This however is nothing in comparison to how us Brits react to the general concept of Thanksgiving. Every year we get caught up in this moral no man’s land of envy and pride when your national celebration comes into conversation. We envy you because we in Britain have no such celebration of ‘thankfulness’. We have Christmas, sure, but Thanksgiving is a festival with actual historical routes, a festival which doesn’t bond itself to a particular religion or custom. An alien from Mars could rock up the day before Thanksgiving and quickly understand what it’s all about. While Christmas truly is a great occasion, it’s a festival that often seems embarrassed by it’s own upbringing. It’s as if God is the most uncool parent figure of all time. You watch any Christmas film released in recent times and you’ll find it to be a movie completely devoid of religious connotation, but instead shoved full of Santa, presents and generic ‘festive’ music (i.e. everything commercial). You’ll struggle to find so much as an extra muttering the phrase ‘fully booked’ out of fear it’ll make the movie religious – even though Christmas has the word ‘Christ’ in it…

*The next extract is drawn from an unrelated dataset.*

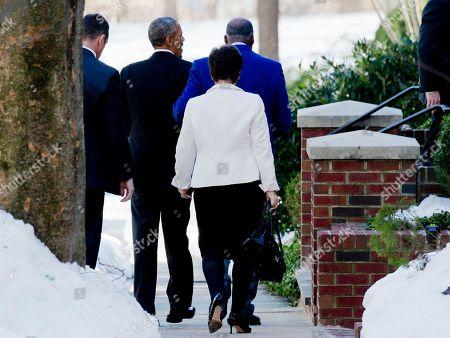 Barack Obama, Valerie Jarrett, Vernon Jordan President Barack Obama, followed by White House Senior Advisor Valerie Jarrett, walk with Vernon Jordan, right, to his house in Washington, . The President is attending the Alfalfa Luncheon at the home of Vernon Jordan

That said, we in the UK hate the thought of having to spend more time and money on family than needs be, so we also look down on Thanksgiving. We will happily sip on pumpkin lattes while you toil over pumpkin pies. For people like me who have their birthdays around this time of year, the thought of having three big events happen in the space of two months sounds like a social and logistical nightmare that I’d rather avoid. How do you guys coordinate present and card drops alongside work dos and catch up drinks? I feel stressed just thinking about it. I may pine for an extra day off to do nothing, but I certainly do not envy the chaos that must ensue beforehand.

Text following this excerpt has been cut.